Долго Серафима собиралась и укладывалась, собралось за последние шесть лет оседлой жизни, много вещей. Все с собой брать не нужно, а выкидывать тоже жалко. Непросто все доставалось. Изнервничалась вся, ящики да узлы складывая; Сергей Алексеевич на новое место службы уже уехал, Сашенька тихим ребенком оказался, спит себе целый день, покушает и не слышно его. На улице жара июньская во всю жарит, для младенцев нехорошая пора, а он спит себе и жару не замечает.
Утром Серафима от шума дождя проснулась, выглянула в окно, поливает ливень, а на востоке небо ясное-ясное, и солнышко из-под тучи светит ярко. Красота! Закончился ливень, солнце воздух осушило, и тут липовым цветом пахнуло, да так сильно, что у Серафимы голова закружилась. Распахнула она окно настежь, перегнулась через подоконник, вдыхает запах пьянящий.

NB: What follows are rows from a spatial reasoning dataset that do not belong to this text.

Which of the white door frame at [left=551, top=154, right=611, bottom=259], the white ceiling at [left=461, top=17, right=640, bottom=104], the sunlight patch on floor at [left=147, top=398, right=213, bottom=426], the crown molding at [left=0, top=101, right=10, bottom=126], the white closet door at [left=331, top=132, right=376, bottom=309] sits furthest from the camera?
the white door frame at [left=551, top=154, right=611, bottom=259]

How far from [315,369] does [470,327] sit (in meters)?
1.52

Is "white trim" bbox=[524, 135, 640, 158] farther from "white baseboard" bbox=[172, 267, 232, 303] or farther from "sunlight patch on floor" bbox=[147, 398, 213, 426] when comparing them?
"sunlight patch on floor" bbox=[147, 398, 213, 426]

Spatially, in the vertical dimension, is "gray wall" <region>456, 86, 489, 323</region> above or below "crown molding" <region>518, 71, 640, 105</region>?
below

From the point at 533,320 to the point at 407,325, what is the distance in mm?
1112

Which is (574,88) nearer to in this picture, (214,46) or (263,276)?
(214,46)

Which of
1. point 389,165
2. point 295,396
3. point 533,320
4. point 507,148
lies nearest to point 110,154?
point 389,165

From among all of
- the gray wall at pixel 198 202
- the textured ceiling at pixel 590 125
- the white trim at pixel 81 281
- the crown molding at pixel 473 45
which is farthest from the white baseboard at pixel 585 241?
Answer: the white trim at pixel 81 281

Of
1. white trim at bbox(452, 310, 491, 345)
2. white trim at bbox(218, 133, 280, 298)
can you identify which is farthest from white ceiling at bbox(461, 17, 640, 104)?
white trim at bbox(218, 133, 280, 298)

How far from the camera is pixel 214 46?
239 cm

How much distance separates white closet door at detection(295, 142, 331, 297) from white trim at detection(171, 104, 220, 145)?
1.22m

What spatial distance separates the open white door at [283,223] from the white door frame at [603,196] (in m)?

-- А что, Ильинична, не будет в Москве такого запаха? Зацвела липа-красавица -- значит, полное лето пришло, пора в лес за лисичками, подберезовиками да маслятками. Я сейчас пошлю внуков липовый цвет собирать, скажу, пусть и на твою долю набирают. Сейчас он самый, что ни на есть ядреный, дождиком умытый.
-- Спасибо тебе, Никодимыч, за заботу. Хорошо-то как, дождь всю пыль прибил, дышится легко. А я как раз сегодня собиралась к Гражине Болеславовне зайти.
-- От меня обязательно привет передай.
Солнце уже печет вовсю, ароматный липовый запах по улицам носится, с другими летними запахами перемешивается. Радостно на душе у Серафимы, светло и радостно: все хорошо будет, все впереди.
-- Ну, что тебе сказать, Серафимушка. Увидишь ты еще своего красавца сероглазого, не сейчас и не завтра, но увидишь. Не радостной будет встреча ваша первая, горестной, но только он сыночка вашего от большой беды спасет. А в конце жизни соединятся судьбы ваши. Жить будете все далеко отсюда, в другой стране. Хорошо жить будете, богато и правильно. Ты у детей и внуков в почете будешь. Все твоего совета спрашивать будут. Но это все не скоро будет. Езжай спокойно, Серафима. На вот тебе адресок дочки моей, зайди, передай ей поклон от меня. В случае чего, заходи к ней, душа у нее добрая, всегда поможет.